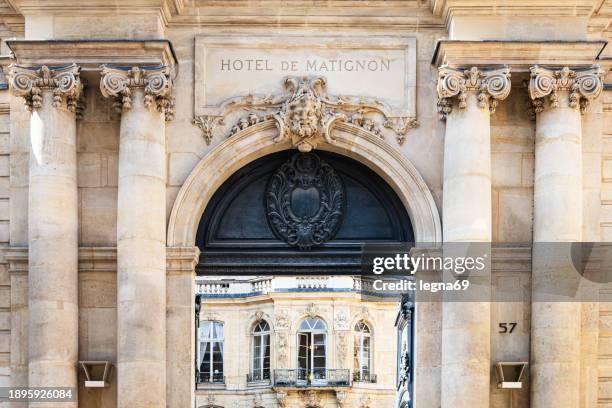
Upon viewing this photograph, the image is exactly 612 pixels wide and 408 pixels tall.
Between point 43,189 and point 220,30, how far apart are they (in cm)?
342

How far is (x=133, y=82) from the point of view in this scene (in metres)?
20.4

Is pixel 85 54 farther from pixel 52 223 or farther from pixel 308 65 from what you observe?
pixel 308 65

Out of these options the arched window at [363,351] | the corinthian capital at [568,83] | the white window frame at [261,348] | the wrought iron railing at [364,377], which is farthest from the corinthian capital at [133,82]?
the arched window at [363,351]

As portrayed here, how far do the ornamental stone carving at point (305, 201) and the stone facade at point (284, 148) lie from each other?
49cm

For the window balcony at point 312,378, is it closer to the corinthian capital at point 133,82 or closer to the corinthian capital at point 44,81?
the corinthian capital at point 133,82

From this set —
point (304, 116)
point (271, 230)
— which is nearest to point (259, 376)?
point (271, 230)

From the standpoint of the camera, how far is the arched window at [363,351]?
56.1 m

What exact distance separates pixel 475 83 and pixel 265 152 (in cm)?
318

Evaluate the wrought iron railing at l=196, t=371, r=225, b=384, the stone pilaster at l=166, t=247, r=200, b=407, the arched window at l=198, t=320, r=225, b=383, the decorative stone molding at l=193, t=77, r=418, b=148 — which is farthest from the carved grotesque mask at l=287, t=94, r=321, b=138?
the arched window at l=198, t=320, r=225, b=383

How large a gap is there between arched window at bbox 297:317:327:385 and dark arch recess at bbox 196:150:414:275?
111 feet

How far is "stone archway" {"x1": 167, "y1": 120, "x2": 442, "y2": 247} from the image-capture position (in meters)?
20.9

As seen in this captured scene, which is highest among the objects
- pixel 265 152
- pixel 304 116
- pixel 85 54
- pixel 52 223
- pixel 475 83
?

==

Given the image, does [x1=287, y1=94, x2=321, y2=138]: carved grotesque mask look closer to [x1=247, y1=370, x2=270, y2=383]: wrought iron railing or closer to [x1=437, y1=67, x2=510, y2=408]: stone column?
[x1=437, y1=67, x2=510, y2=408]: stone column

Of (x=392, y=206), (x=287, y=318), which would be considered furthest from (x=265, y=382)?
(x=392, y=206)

**Task description:** State how many lines of the records above contain the word "closer". Reply with the number alone.

**Written response:** 2